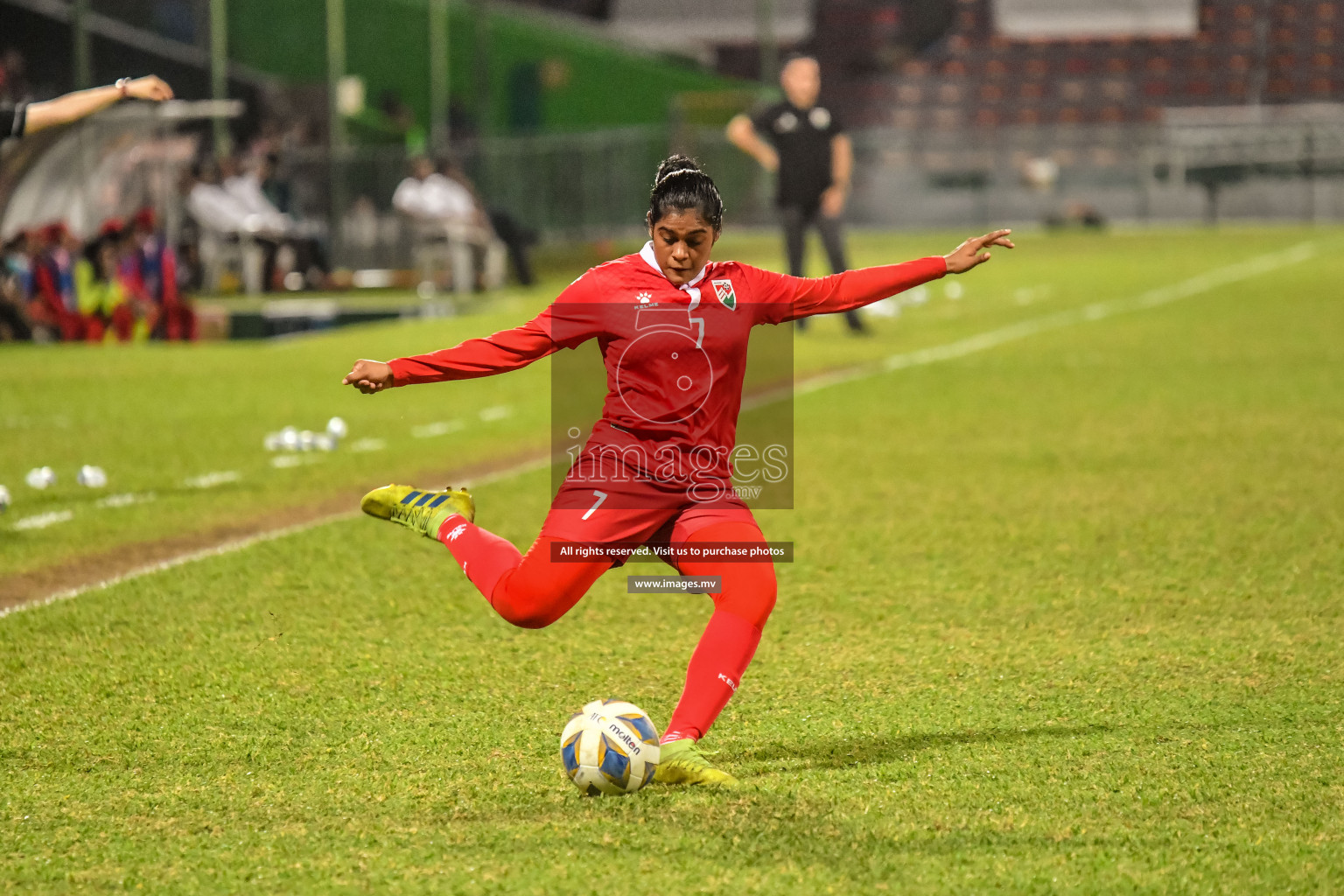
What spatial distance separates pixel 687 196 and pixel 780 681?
1.93 m

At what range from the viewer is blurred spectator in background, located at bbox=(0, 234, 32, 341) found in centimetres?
2062

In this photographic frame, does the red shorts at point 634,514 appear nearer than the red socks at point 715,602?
No

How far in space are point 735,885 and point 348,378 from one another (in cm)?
185

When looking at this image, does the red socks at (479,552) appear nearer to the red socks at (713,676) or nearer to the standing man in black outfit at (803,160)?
the red socks at (713,676)

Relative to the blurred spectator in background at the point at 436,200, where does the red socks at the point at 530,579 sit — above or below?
below

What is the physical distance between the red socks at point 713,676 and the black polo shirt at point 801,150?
47.4 feet

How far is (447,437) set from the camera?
12.9m

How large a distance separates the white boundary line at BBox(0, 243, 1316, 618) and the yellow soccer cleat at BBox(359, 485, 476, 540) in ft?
8.13

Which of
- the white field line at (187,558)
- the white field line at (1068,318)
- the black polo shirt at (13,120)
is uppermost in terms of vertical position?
the black polo shirt at (13,120)

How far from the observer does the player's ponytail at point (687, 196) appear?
17.1 feet

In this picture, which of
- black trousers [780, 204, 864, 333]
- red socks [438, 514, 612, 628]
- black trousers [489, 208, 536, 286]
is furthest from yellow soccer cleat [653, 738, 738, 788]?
black trousers [489, 208, 536, 286]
☆ ☆ ☆
* [Exercise] Give the lines from the one holding "In this picture, which of" through the end of the lines above, both ends included, as a JSON list of strings with one string per line and blank lines left out.

* [Task output]
[
  "In this picture, which of",
  "- black trousers [780, 204, 864, 333]",
  "- red socks [438, 514, 612, 628]",
  "- black trousers [489, 208, 536, 286]",
  "is furthest from yellow soccer cleat [653, 738, 738, 788]?",
  "black trousers [489, 208, 536, 286]"
]